Ich klickte auf die Nachricht und legte mir das Handy ans Ohr.

"Hey... Lyra. Du kannst gerade nicht. Aber...bitte!", sagte Shawn panisch, ehe er von einem Schluchzen unterbrochen wurde,"Ich.. Verdammt ich kann nicht mehr." Er atmete so heftig ein uns aus, dass ich es hören konnte. "Ich...ich glaube ich habe eine Panikattacke..Ich kann nicht atmen und ich", erneut begann er zu schluchzen. "Kannst du vorbeikommen? Lyra, bitte, meine Eltern und Aaliyah sind nicht da und ich brauche dich", flehte Shawn.

Abrupt endete die aufgenommene Nachricht. Hastig sah ich nach, ob er noch eine Nachricht hinterlassen hatte, aber es war die einzige gewesen.
"Scheiße", fluchte ich leise. Der Anruf war über eine Stunde her gewesen und der Gedanke, dass Shawn allein zu Hause gewesen war und eine Panikattacke gehabt hat oder immer noch hatte, machte mich fertig. Ohne überhaupt nachzudenken, griff ich nach meinen Schlüsseln, schlüpfte eilig in Jacke und Schuhe und ging schnell in die Garage und stieg ins Auto.
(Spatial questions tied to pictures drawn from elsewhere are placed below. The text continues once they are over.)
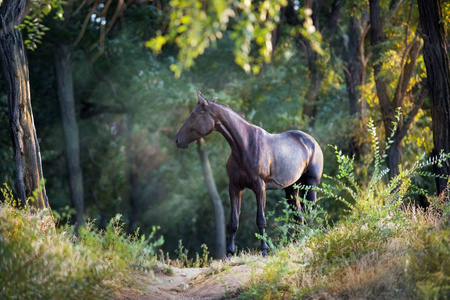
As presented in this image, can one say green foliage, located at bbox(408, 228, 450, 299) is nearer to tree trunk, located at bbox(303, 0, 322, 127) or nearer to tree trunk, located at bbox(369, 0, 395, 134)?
tree trunk, located at bbox(369, 0, 395, 134)

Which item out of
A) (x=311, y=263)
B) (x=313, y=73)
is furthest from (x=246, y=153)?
(x=313, y=73)

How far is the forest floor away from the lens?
7.24 m

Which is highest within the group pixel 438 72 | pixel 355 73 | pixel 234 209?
pixel 355 73

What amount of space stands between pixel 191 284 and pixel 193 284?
6 cm

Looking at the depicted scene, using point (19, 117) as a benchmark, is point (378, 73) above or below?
above

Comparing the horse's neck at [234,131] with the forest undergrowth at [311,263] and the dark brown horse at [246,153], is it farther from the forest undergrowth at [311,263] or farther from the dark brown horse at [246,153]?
the forest undergrowth at [311,263]

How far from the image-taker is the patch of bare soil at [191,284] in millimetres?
7250

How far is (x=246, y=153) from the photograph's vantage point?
29.3 feet

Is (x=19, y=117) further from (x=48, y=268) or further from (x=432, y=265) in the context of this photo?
(x=432, y=265)

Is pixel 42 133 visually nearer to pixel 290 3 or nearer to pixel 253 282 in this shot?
pixel 290 3

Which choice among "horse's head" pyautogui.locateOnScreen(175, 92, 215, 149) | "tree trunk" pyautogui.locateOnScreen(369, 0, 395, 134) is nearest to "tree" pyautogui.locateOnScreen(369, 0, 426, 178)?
"tree trunk" pyautogui.locateOnScreen(369, 0, 395, 134)

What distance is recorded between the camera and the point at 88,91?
24672mm

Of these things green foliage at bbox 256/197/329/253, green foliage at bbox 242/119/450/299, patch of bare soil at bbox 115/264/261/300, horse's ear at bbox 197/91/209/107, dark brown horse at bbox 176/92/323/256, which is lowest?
patch of bare soil at bbox 115/264/261/300

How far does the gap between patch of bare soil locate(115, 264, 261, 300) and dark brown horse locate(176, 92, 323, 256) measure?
0.81m
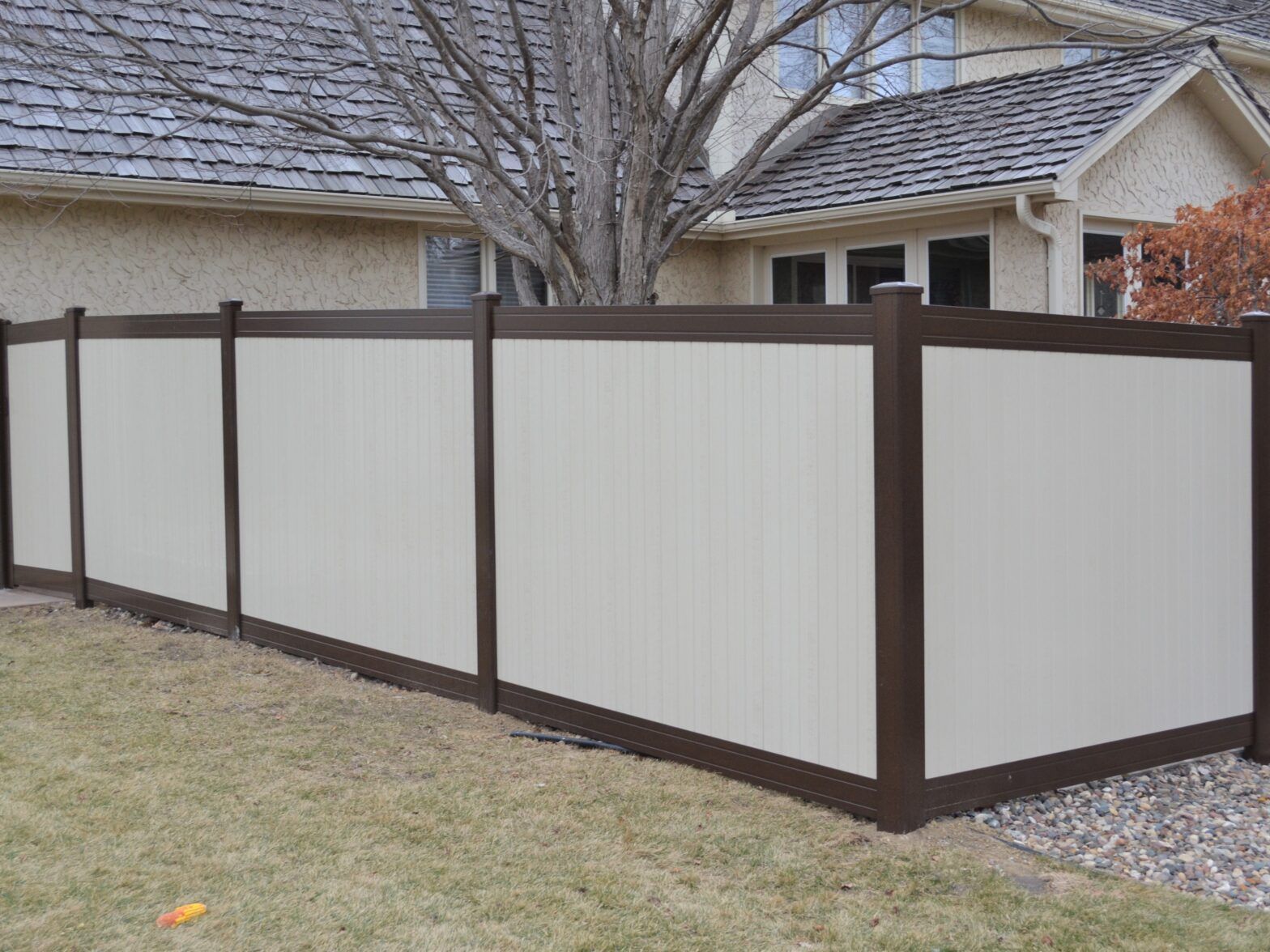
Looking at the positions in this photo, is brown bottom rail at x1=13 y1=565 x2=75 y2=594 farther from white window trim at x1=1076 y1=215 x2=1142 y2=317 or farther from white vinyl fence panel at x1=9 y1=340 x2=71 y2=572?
white window trim at x1=1076 y1=215 x2=1142 y2=317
Am liebsten wäre ich mit 100km/h durch die Straßen gerast, aber da es erst geschneit hatte, zwang ich mich langsam und sicher zu fahren. Nervös trommelte ich mit den Fingern auf das Lenkrad. Der Weg kam mir ewig vor, doch als ich endlich da war, parkte ich das Auto in Shawns Einfahrt, stieg aus und rannte förmlich zur Tür. Ich drückte die Klingel erst einmal, doch als nach mehreren Sekunden niemand öffnete,  klingelte ich ein zweites und drittes Mal. Endlich sah ich, wie im Gang ein Licht angemacht wurde. "Lyra", sagte Shawn erleichtert als er mich erblickte. Ohne ein weiteres Wort fiel ich ihm um den Hals. "Shawn."
Ich löste mich von ihm und musterte sein Gesicht. Seine Augen waren immer noch etwas geschwollen und seine Nase war rot vom Weinen.
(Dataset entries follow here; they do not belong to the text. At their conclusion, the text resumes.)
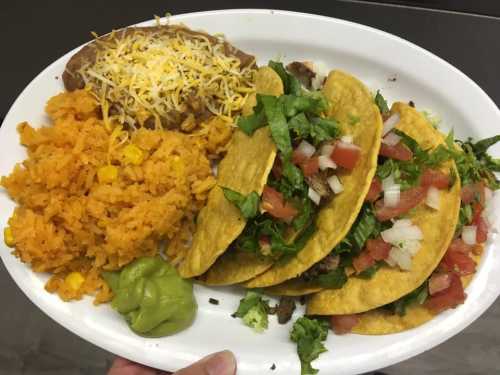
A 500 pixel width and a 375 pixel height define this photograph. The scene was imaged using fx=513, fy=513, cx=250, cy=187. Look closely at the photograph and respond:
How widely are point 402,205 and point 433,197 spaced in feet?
0.45

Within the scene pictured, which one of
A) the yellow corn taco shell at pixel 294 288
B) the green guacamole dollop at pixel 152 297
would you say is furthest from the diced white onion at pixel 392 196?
the green guacamole dollop at pixel 152 297

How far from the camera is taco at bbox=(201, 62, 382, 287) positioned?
76.4 inches

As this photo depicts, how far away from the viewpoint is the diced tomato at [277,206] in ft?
6.34

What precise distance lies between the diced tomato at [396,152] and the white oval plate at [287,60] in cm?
55

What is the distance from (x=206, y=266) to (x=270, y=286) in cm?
31

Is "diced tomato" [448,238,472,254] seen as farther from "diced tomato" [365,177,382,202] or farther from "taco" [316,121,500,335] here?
"diced tomato" [365,177,382,202]

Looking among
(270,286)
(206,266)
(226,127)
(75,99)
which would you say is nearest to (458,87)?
(226,127)

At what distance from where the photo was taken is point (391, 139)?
2.09 meters

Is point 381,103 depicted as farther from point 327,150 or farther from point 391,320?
point 391,320

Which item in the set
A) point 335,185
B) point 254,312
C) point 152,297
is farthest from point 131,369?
point 335,185

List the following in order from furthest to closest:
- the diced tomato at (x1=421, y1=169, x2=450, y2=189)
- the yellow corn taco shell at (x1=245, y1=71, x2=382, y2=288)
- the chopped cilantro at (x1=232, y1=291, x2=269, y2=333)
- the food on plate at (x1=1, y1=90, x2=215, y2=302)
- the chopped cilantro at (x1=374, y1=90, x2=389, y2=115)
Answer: the chopped cilantro at (x1=374, y1=90, x2=389, y2=115) < the chopped cilantro at (x1=232, y1=291, x2=269, y2=333) < the food on plate at (x1=1, y1=90, x2=215, y2=302) < the diced tomato at (x1=421, y1=169, x2=450, y2=189) < the yellow corn taco shell at (x1=245, y1=71, x2=382, y2=288)

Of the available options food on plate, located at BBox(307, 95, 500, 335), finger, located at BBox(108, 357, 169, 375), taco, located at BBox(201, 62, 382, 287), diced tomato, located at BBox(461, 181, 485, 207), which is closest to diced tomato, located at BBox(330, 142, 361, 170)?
taco, located at BBox(201, 62, 382, 287)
"Ist alles okay? Was war los?", wollte ich besorgt wissen.
"Ist schon gut..Ich hatte nur Panik... irgendwie." Er machte einen Schritt zur Seite, um mich hereinzulassen. "Ich hätte nicht anrufen sollen. Tut mir Leid."
"Shawn. Du musst dich nicht entschuldigen!"
Er zuckte mit den Schultern, kratzte sich am Hinterkopf und lief ins Wohnzimmer. Langsam folgte ich ihm. Ich war schon länger nicht mehr hier gewesen, aber es sah alles noch so aus wie damals.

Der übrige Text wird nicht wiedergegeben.